Ib ridacchiò. — La capacità umana di giudicare le probabilità, che definirei il suo istinto statistico, è sempre stata alquanto traballante — commentò — naturalmente evitando i classici esempi di vista telescopica alla Superman. Al momento, mi sembra che le possibilità non siano poi così scarse. Lei sa bene quanto me che nel ridotto volume di spazio compreso in un raggio di quattro parsec da Sol, che comprende solo settantaquattro stelle con circa duecento pianeti privi di sole, abbiamo le prove della diffusione capillare della vita nell’universo: venti razze che hanno raggiunto il nostro livello di sviluppo, ben oltre l’età delle Crisi Energetiche, otto che non hanno ancora raggiunto lo stadio di produzione di energia, tra cui Tenebra e Mesklin, otto che l’hanno raggiunto ma si sono autodistrutte senza speranza, tre che si sono autodistrutte ma hanno speranze di sopravvivenza, e qualcuna allo stadio totalmente primitivo. E ognuna, ricordi, si trova entro centomila anni da quel punto chiave della svolta evolutiva.
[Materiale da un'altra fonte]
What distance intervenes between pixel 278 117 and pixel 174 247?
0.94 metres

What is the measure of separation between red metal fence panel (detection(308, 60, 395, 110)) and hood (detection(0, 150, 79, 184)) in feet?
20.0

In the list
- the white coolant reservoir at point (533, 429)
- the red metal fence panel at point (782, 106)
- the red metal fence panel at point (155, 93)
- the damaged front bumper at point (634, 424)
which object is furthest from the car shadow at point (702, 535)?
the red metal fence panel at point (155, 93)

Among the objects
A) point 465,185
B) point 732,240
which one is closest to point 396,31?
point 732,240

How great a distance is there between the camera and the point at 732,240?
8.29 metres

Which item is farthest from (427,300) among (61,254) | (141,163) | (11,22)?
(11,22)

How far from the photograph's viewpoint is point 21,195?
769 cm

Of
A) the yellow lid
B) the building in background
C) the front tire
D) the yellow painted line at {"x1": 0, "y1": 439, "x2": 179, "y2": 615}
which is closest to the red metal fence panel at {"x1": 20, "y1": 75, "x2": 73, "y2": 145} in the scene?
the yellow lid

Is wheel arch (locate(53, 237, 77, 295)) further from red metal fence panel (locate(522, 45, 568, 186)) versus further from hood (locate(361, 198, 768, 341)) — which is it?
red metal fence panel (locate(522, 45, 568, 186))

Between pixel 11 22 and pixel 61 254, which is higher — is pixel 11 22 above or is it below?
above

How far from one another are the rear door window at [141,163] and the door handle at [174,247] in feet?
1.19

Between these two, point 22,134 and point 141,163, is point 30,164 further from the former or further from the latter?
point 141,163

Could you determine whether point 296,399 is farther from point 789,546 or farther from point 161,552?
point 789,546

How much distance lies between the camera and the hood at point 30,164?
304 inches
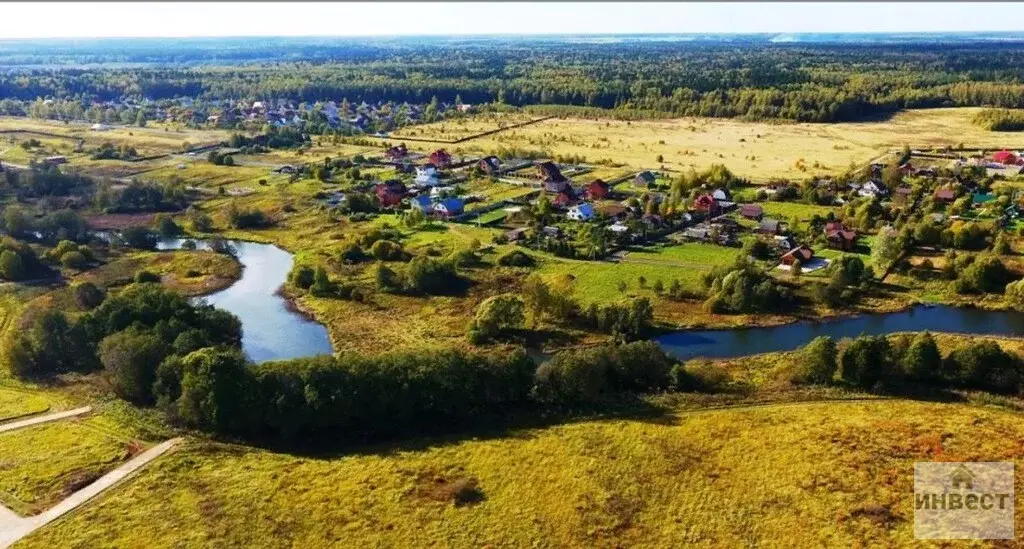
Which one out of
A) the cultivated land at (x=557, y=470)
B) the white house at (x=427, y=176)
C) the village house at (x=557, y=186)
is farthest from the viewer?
the white house at (x=427, y=176)

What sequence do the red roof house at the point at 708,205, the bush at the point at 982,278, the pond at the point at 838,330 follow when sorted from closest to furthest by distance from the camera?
the pond at the point at 838,330 → the bush at the point at 982,278 → the red roof house at the point at 708,205

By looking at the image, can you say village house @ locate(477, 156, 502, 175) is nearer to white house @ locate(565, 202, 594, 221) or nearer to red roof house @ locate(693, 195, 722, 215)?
white house @ locate(565, 202, 594, 221)

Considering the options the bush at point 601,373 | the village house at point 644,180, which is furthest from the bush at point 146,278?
the village house at point 644,180

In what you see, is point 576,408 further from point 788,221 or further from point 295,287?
point 788,221

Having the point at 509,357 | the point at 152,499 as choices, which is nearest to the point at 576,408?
the point at 509,357

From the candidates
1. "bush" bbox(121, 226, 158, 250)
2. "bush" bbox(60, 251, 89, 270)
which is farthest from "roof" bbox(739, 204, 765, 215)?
"bush" bbox(60, 251, 89, 270)

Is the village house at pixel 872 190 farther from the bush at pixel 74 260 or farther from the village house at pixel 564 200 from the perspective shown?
the bush at pixel 74 260
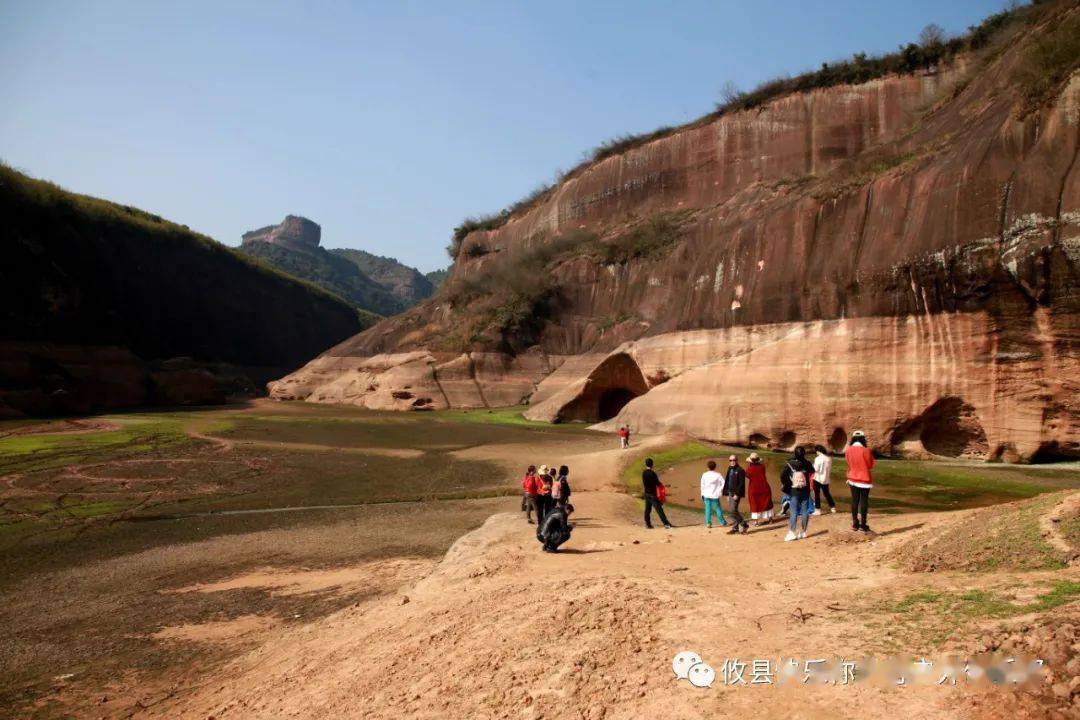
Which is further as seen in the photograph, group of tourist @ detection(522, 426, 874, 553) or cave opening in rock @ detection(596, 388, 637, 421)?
cave opening in rock @ detection(596, 388, 637, 421)

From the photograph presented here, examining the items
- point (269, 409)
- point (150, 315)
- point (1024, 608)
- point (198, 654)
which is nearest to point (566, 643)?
point (1024, 608)

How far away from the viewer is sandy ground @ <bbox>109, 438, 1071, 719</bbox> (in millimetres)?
4513

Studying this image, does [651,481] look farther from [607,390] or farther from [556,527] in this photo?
[607,390]

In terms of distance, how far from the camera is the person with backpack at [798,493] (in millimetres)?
9414

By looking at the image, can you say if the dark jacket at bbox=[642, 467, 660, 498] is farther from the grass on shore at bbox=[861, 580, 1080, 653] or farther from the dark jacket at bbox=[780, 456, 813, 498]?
the grass on shore at bbox=[861, 580, 1080, 653]

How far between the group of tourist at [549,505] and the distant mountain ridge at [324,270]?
146262mm

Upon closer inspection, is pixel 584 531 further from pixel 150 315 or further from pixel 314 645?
pixel 150 315

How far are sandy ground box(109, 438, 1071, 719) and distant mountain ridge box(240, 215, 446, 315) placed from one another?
150 metres

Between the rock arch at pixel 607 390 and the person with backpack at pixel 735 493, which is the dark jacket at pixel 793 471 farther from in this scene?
the rock arch at pixel 607 390

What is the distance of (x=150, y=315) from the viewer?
218 ft

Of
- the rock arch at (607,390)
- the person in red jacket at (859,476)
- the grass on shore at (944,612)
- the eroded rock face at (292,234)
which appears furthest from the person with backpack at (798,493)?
the eroded rock face at (292,234)

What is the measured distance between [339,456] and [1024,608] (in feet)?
72.1

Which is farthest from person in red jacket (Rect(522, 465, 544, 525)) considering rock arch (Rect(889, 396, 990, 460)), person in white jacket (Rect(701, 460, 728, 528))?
rock arch (Rect(889, 396, 990, 460))

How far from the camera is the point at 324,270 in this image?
166 meters
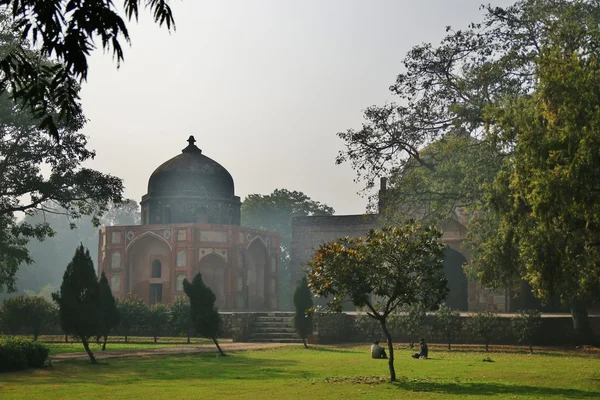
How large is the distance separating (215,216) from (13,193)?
1833 centimetres

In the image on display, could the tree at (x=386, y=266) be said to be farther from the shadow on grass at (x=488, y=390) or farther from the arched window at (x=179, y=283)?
the arched window at (x=179, y=283)

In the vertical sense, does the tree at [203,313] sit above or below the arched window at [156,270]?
below

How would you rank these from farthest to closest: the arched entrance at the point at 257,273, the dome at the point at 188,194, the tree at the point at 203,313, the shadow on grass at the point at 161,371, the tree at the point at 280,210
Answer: the tree at the point at 280,210 < the arched entrance at the point at 257,273 < the dome at the point at 188,194 < the tree at the point at 203,313 < the shadow on grass at the point at 161,371

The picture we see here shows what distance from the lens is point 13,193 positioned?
24.9 meters

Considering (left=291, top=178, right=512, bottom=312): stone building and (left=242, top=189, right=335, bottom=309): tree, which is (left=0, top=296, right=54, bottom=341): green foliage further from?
(left=242, top=189, right=335, bottom=309): tree

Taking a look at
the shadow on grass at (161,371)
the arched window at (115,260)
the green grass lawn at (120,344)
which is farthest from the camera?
the arched window at (115,260)

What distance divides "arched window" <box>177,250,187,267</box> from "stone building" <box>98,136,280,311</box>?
15mm

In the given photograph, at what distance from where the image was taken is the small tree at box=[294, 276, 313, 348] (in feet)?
90.7

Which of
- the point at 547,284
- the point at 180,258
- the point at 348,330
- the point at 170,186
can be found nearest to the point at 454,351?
the point at 348,330

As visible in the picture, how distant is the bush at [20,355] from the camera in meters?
17.8

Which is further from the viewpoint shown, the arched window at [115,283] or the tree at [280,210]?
the tree at [280,210]

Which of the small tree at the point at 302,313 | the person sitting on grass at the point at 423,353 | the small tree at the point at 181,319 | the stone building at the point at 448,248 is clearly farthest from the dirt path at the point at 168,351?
the person sitting on grass at the point at 423,353

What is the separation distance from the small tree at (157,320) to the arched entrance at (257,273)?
11.9m

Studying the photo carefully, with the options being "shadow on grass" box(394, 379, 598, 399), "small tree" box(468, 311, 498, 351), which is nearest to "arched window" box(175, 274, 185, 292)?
"small tree" box(468, 311, 498, 351)
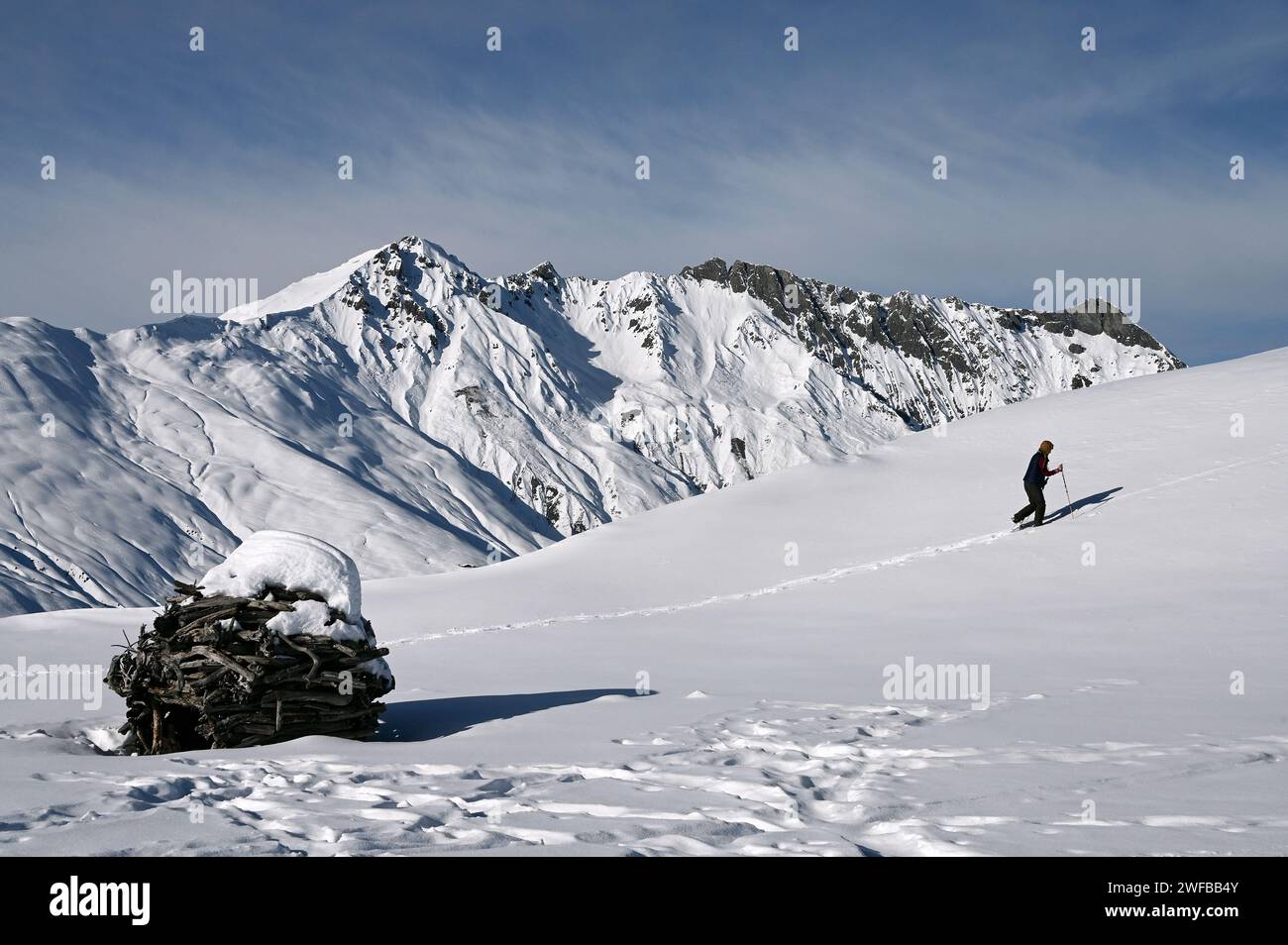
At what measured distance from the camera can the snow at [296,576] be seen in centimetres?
788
Qui c’è più che coincidenza, Alan.
— Forse Paneshk, la Terra e i pianeti più antichi hanno visto il sorgere di altre culture prima della attuali; forse è un ciclo che si ripete ogni determinato numero di eoni.
— Personalmente dubito molto di questa teoria, a meno che le civiltà dominanti su questi pianeti milioni di anni fa non siano state tanto intelligenti da poter fare a meno di sfruttare selvaggiamente le risorse naturali del sottosuolo come siamo obbligati a fare noi. Lei crede che la presenza di un’antichissima civiltà umana sulla Terra non risulterebbe evidente a livello geologico e dai reperti che amiamo lasciarci dietro, tipo le piramidi o le lattine di birra del ventesimo secolo? Non ci crederò mai, Alan.
— Forse lei ha ragione, ma non sono mistico al punto da credere che un essere intelligente stia conducendo le razze che vivono in questo settore della galassia verso un unico, grande scopo.
— Può appellarsi all’ipotesi dello Spirito o alla teoria dell’Esfa, ma il risultato non cambia: parlare di coincidenze è impossibile e quindi lei non può usare la legge della probabilità per dare del visionario a Barlennan. Certo non bisogna dare per scontato che abbia ragione, ma non può rifiutare di prendere in considerazione la sua ipotesi. Io lo sto facendo.